El otoño tiene algo muy bueno: sus colores. Hoy, volviendo de Bilbao, cuando subía el alto de Bakio, he ido muy despacito para apreciar mejor los colores de los árboles. ¡Qué bonito está todo! Marrones, verdes, rojos, ocres.. ¡Qué pena no tener una cámara en condiciones! Es un privilegio poder disfrutar de estos paisajes a diario. No echo nada de menos vivir en la ciudad.
Hoy me ha llamado el dueño de la página de ocio que solía actualizar para decirme que cierra la web. Un palo, porque el dinero me venía estupendamente. Al menos, se rebaja mi nivel de agobio (llevaba dos días trabajando en esa web de 23.30-1.30 h, y eso no es plan).
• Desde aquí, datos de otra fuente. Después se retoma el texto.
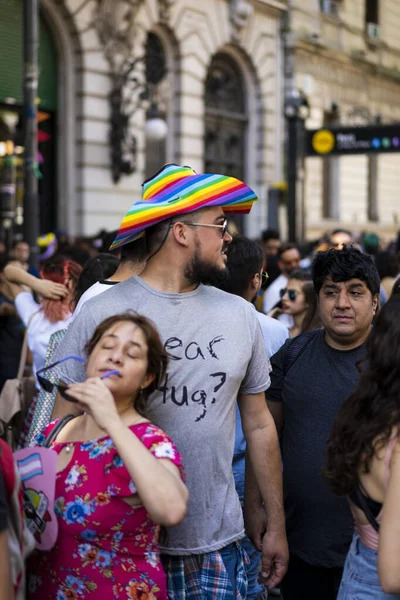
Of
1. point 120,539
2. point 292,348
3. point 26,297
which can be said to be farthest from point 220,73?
point 120,539

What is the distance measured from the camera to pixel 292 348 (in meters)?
4.09

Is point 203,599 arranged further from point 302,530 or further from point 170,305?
point 170,305

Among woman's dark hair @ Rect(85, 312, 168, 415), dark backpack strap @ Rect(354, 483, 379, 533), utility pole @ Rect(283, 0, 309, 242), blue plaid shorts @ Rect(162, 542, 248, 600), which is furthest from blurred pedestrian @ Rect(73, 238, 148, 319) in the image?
utility pole @ Rect(283, 0, 309, 242)

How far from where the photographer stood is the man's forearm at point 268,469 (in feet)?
11.6

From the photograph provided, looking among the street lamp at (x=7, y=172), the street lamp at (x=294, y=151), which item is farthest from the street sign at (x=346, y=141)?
the street lamp at (x=7, y=172)

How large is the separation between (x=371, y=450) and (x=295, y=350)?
4.61 feet

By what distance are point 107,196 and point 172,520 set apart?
1544 cm

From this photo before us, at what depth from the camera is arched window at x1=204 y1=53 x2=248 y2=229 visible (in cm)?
2120

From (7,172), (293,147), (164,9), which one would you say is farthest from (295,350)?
(164,9)

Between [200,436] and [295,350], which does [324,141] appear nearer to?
[295,350]

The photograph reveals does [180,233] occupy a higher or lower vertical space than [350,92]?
lower

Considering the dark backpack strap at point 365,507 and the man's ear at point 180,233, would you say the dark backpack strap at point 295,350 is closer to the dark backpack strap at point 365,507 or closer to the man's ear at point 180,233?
the man's ear at point 180,233

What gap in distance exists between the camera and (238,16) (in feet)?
69.6

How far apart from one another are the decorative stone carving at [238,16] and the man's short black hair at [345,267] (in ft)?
58.7
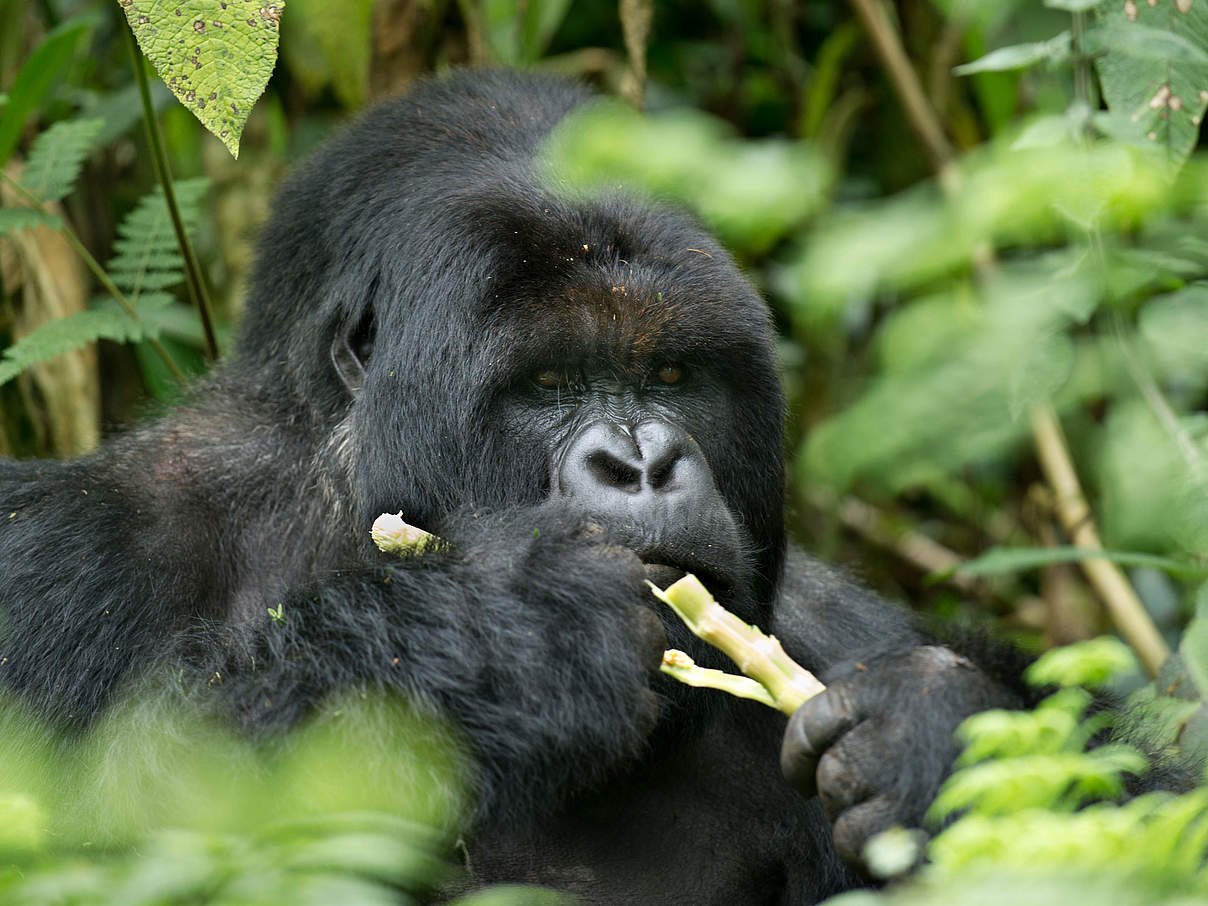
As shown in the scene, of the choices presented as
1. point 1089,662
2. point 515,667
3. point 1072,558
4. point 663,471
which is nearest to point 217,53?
point 663,471

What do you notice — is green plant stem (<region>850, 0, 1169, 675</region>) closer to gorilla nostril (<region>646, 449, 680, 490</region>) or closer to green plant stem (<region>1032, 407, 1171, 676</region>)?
green plant stem (<region>1032, 407, 1171, 676</region>)

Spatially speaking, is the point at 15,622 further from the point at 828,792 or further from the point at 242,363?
the point at 828,792

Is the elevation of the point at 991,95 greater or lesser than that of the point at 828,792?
greater

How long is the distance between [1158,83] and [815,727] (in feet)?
5.26

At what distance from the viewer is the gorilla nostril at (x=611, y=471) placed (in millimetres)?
2729

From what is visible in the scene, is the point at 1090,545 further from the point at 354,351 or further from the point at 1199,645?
the point at 354,351

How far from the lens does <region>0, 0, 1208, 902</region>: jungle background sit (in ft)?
5.32

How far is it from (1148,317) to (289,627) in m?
1.86

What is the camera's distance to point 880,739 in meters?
2.36

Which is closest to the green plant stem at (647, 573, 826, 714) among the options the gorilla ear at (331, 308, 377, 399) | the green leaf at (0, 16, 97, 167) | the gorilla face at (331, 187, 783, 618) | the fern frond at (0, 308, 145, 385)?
the gorilla face at (331, 187, 783, 618)

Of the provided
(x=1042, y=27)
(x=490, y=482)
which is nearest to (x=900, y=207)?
(x=490, y=482)

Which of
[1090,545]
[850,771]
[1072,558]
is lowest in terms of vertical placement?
[1090,545]

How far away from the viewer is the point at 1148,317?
2.95m

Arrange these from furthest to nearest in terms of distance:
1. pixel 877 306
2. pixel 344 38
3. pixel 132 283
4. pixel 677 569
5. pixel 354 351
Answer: pixel 877 306
pixel 344 38
pixel 132 283
pixel 354 351
pixel 677 569
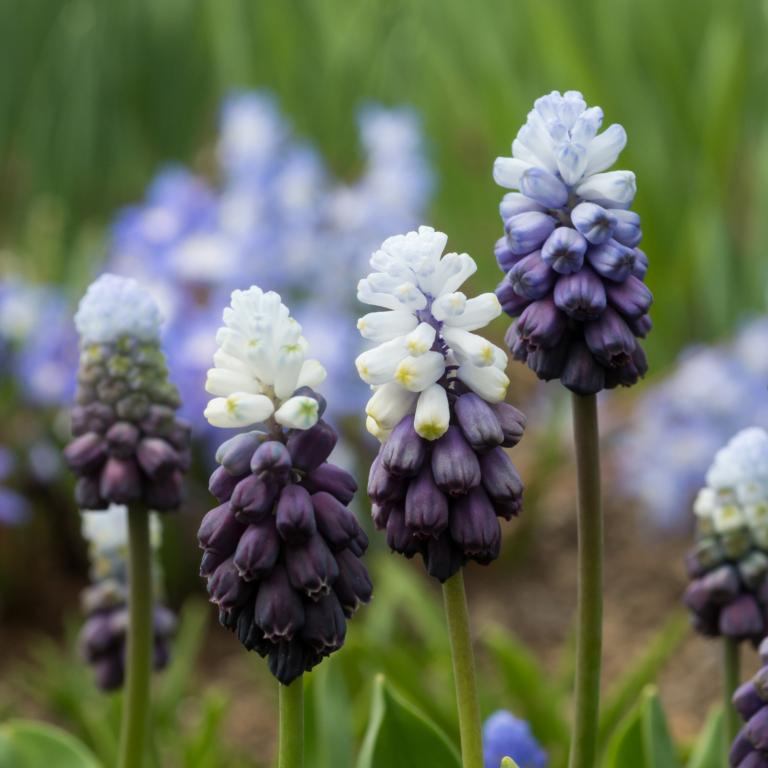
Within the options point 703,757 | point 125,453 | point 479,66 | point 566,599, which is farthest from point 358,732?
point 479,66

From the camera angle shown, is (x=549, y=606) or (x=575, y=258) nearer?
(x=575, y=258)

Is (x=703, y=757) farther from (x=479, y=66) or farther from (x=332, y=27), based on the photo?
(x=332, y=27)

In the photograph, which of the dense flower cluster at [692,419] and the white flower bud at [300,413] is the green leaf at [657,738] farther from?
the dense flower cluster at [692,419]

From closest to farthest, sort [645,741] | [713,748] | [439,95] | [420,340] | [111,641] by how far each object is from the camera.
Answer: [420,340] < [645,741] < [713,748] < [111,641] < [439,95]

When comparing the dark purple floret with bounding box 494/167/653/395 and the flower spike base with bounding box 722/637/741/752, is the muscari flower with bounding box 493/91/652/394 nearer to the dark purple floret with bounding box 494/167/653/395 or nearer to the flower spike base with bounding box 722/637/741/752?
the dark purple floret with bounding box 494/167/653/395

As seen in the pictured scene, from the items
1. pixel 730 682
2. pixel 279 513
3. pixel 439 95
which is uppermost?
pixel 439 95

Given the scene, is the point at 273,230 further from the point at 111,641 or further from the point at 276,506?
the point at 276,506

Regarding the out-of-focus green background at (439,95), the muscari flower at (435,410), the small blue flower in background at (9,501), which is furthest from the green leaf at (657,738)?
the out-of-focus green background at (439,95)

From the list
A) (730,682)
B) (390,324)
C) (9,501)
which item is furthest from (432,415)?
(9,501)
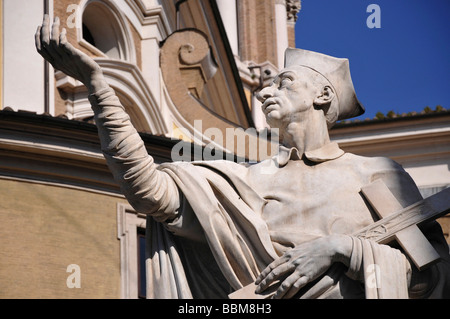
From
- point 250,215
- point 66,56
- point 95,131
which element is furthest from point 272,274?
point 95,131

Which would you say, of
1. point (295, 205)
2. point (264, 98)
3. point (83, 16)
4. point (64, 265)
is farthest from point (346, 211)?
point (83, 16)

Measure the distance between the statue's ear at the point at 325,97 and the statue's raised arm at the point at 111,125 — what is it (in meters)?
0.87

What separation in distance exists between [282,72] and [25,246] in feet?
44.4

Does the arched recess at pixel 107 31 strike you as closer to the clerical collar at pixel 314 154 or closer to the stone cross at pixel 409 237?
the clerical collar at pixel 314 154

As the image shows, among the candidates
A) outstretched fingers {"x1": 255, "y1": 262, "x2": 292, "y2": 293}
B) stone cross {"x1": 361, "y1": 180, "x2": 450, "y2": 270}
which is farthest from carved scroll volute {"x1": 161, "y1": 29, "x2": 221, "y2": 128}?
outstretched fingers {"x1": 255, "y1": 262, "x2": 292, "y2": 293}

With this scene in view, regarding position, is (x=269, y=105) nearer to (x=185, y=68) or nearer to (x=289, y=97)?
(x=289, y=97)

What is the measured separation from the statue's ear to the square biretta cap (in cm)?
3

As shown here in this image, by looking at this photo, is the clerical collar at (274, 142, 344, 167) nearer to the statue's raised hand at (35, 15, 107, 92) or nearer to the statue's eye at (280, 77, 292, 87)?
the statue's eye at (280, 77, 292, 87)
Ahora puedo dedicarme a las miles de cosas que me están esperando… (prefiero no pensarlo, porque me entran sudores). No me importa tener mucho que hacer; el problema es que estoy muy cansada y necesito dormir. Y con este panorama, no sé cuándo voy a lograr dormir más de seis horas seguidas (y yo quiero ocho o nueve para estar bien y que se me suavicen un poco las ojeras). Además, cuando estoy cansada, me pongo triste y me da por llorar. Especial que es una. Cuando vaya acabando todo lo que tengo entre manos (que es mucho), si me quedo una temporada libre (llevo un par de años diciendo esto), me dedicaré a mis proyectos, que los tengo aparcados y son muy interesantes (al menos para mí).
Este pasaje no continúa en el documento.